Alat untuk Berkomunikasi

Alat komunikasi itu ada dua, yakni komunikasi dari hati dan komunikasi minta maaf. Keduanya mampu membuat komunikasi jadi lebih terbuka.

Alat untuk Berkomunikasi

 

"Tumben lu bersih?" tanya ibu saya di hari Minggu pagi.

Ketika itu saya baru selesai mandi. Kemudian mengenakan kaus putih dan kacamata. Tidak lupa saya juga menggunakan sedikit parfum yang baru saja dibeli. Hari itu saya tidak berencana untuk pergi ke mana-mana. Hanya ingin di rumah sambil menulis saja. Tapi sapaan pagi hari dari ibu saya menyiratkan bahwa saya ingin pergi. Saya belum tahu harus menjawab seperti apa. Inginnya sih menjawab "Ya emang habis mandi mak, makanya bersih."

Jawaban tersebut memang yang paling tepat dan akurat. Tapi saya tidak tahu apa yang akan terjadi nantinya ketika jawaban tersebut mendarat ke telinganya.

Hubungan saya dengan ibu cukup santai. Kami sering bercanda bareng, komunikasi kami juga baik. Namun tak jarang kami kerap selisih paham, berbeda pendapat, hingga bertengkar hebat. Ibu memang orang yang cukup sensitif, salah bicara sedikit bisa jadi masalah nantinya.

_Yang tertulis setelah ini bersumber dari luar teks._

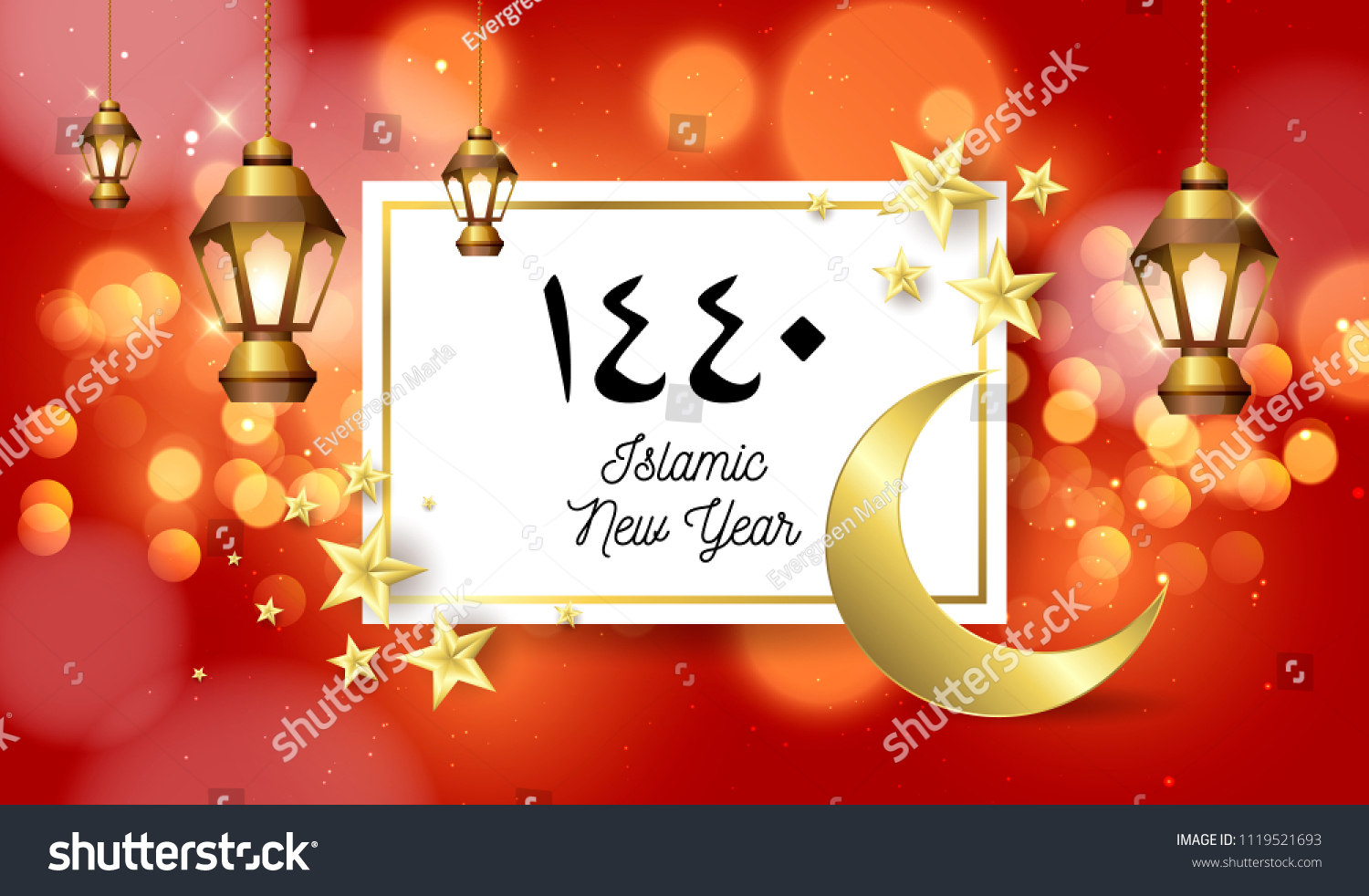 1440 Hijri Islamic New Year Happy Stock Vector Royalty Free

Saya pun jadi kepikiran, tidak pernah rasanya mendapat kata-kata bersih dari ibu setiap habis mandi. Kemudian saya mengatakan ‘oh’ dalam hati. Pasti karena kaos putih ini.

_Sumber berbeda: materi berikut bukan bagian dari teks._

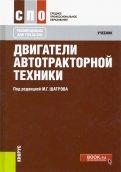 Шатров, Алексеев, Морозов: Двигатели автотракторной техники. Учебник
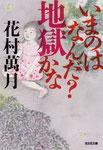 『いまのはなんだ?地獄かな』 著:花村萬月 D:泉沢光雄 光文社文庫 (2017)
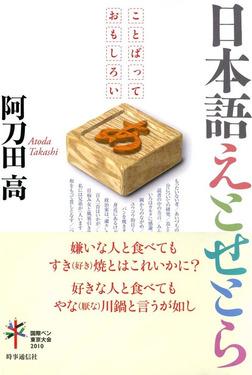 日本語えとせとら ことばっておもしろい-電子書籍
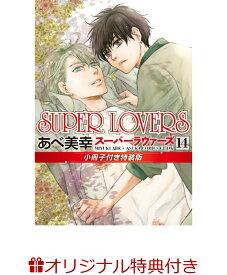【楽天ブックス限定特典付き】SUPER LOVERS 第14巻 小冊子付き特装版 (あすかコミックスCL-DX) [ あべ 美幸 ]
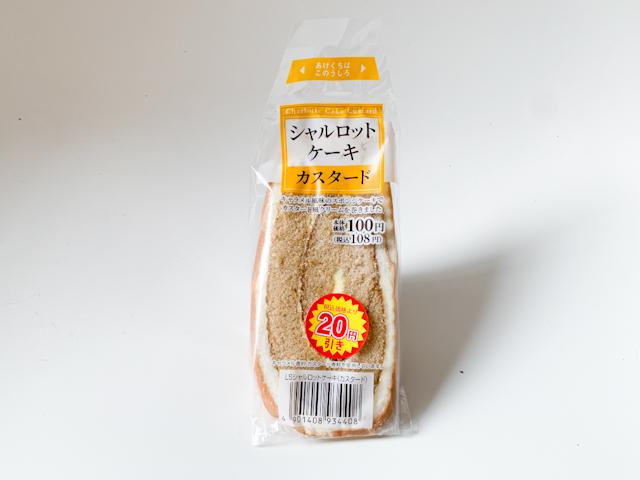ローソンストア100「シャルロットケーキ(カスタード)」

Bagi saya tubuh menjadi salah satu bentuk komunikasi. Apapun yang dikenakan akan menimbulkan suatu kesan pada orang lain yang melihatnya. Mereka yang rapi akan dipuji, mereka yang agak berantakan mungkin mendapat cercaan, dan saya yang memakai kaus putih pagi ini mendapat pujian bersih.

Hal ini semakin meyakinkan saya bahwa komunikasi itu tidak hanya soal kata yang keluar. Tapi ada cara-cara tertentu yang lebih baik sehingga pesan lebih cepat dan utuh saat diterima. Jika caranya salah maka komunikasi justru menjadi sumber konflik.

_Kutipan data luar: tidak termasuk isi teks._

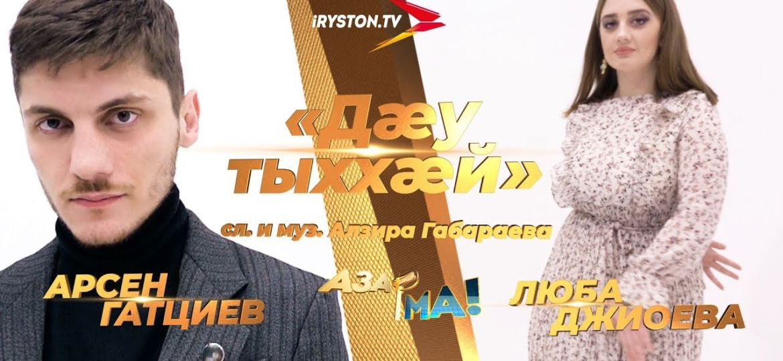 Арсен Гатциев и Люба Джиоева Дæу тыххæй АЗАР🎙МА! ПОЛУФИНАЛ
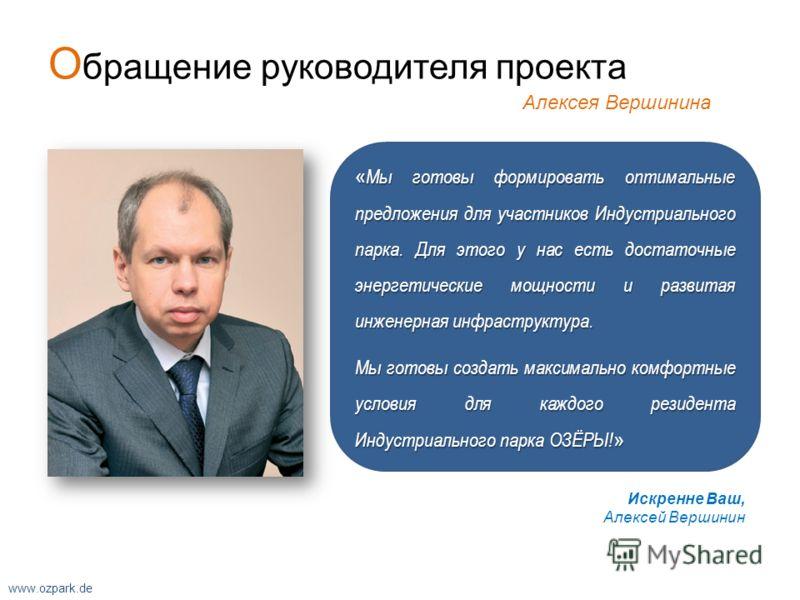 О бращение руководителя проекта Алексея Вершинина « Мы готовы формировать оптимальные предложения для участников Индустриального парка. Для этого у нас есть достаточные энергетические мощности и развитая инженерная инфраструктура. Мы готовы создать м
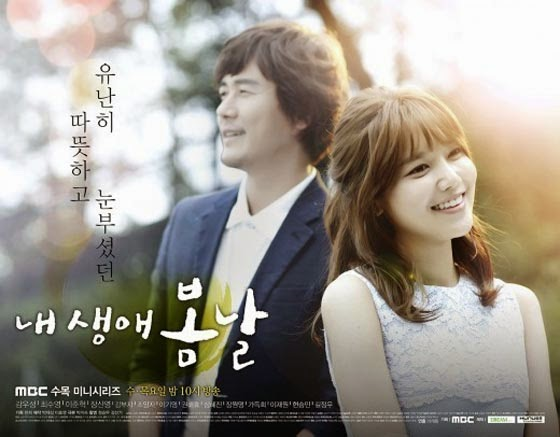 Subtitle Indonesia The Spring Day of My Life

Tidak banyak orang yang memahami hal ini. Pesan yang ingin disampaikan justru tidak sampai pada orang yang diharap dapat menerimanya. Ujung-ujungnya jadi berantem deh karena salah paham akibat komunikasi yang tidak baik.

Di Tik-Tok saya pernah melihat sebuah video yang lumayan lucu namun terasa cukup miris. Niatnya memang baik, tapi karena salah menyampaikan pesan urusan hati juga yang kena. Kira-kira begini dialog pada video tersebut:

"Halo sayang, nanti aku jemput ya depan rumah kamu."

"Oke sayang, nanti tunggu aku sebentar ya!"

"Tapi kamu jangan lupa dandan ya biar cantik!"

"Lho, emang biasanya gimana?"

"Ya gitu deh."

Tiba-tiba video diakhiri dengan kencan yang ternyata batal terjadi. Si pria berharap pesannya bisa sampai dan dituruti kekasihnya, sementara yang wanita malah menanggapi harapan pria tersebut dengan kecut. Ya, siapa juga yang mau menerima permintaan penuh menyindir begitu. Kalau saya ada di posisi si wanita, paling ada umpatan yang saya lempar ke wajahnya.

Proses komunikasi memang tidak serta-merta akan baik walau memiliki hubungan yang lama. Hubungan sepasang kekasih tadi bisa jadi permasalahan komunikasi yang pelik dan berujung pada sebuah konflik. Sayangnya ini banyak terjadi pada sebagain orang.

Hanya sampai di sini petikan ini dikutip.